Effect of silica fume content on the mechanical strengths, compressive stress–strain behavior and microstructures of geopolymeric recycled aggregate concrete

Abstract

As a low-carbon sustainable concrete material, geopolymeric recycled aggregate concrete (GRAC), fabricated with industrial wastes (e.g. slag) and recycled concrete aggregate (RA), has an extensive application prospect in practice engineering. In this study, silica fume (SF) was incorporated to improve the mechanical properties of GRAC. The basic mechanical strengths, compressive stress–strain behavior and microstructures of GRAC with various SF and RA contents were investigated.

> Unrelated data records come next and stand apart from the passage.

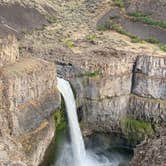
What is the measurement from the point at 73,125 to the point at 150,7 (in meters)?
18.3

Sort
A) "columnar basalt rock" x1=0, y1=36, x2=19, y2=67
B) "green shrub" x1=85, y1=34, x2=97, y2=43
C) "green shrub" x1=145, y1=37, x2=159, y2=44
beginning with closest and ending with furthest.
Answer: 1. "columnar basalt rock" x1=0, y1=36, x2=19, y2=67
2. "green shrub" x1=85, y1=34, x2=97, y2=43
3. "green shrub" x1=145, y1=37, x2=159, y2=44

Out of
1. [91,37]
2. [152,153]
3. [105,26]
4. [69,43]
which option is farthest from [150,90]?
[152,153]

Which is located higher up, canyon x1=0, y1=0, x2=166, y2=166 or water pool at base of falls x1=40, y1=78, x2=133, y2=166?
canyon x1=0, y1=0, x2=166, y2=166

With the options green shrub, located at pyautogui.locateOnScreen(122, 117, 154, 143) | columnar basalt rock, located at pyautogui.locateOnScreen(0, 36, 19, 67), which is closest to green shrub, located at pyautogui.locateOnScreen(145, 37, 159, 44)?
green shrub, located at pyautogui.locateOnScreen(122, 117, 154, 143)

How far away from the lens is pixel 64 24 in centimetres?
4303

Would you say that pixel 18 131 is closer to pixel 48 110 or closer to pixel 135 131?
pixel 48 110

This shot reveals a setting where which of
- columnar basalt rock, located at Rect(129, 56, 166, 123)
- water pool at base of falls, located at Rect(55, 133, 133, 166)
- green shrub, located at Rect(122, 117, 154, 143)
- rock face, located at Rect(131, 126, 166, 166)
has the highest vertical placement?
rock face, located at Rect(131, 126, 166, 166)

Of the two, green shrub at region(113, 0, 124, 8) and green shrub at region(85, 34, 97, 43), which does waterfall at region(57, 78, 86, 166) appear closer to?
green shrub at region(85, 34, 97, 43)

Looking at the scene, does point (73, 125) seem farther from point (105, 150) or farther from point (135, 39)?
point (135, 39)

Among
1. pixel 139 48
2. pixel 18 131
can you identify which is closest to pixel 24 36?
pixel 139 48

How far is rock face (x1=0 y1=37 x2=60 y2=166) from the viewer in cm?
2642

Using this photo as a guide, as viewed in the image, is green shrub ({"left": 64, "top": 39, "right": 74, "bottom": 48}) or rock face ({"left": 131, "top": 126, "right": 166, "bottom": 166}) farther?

The modification mechanism of SF was analyzed by combining the microstructural measuring results. The results indicate that the SF content has complicated influence on the mechanical properties of GRAC. The compressive, splitting tensile and flexural strengths as well as elastic modulus both increase first with the SF content increases to 10% but then decrease. The mechanical strengths of GRAC with 50% RA and 10% SF contents are comparable to GC without RA due to the filling and pozzolanic effect of SF. The 10% SF content decreases the total porosity of GC paste by 43.33% compared to the pure GC paste. While the small reduction in the porosity of GC paste with 15% SF content leads to a slight decrease in the mechanical performance of GRAC. From the present study, 10% SF content in GRAC is more recommended to improve the mechanical properties of GRAC, which provides strong supports for the basic researches and applications of GRAC modified with SF.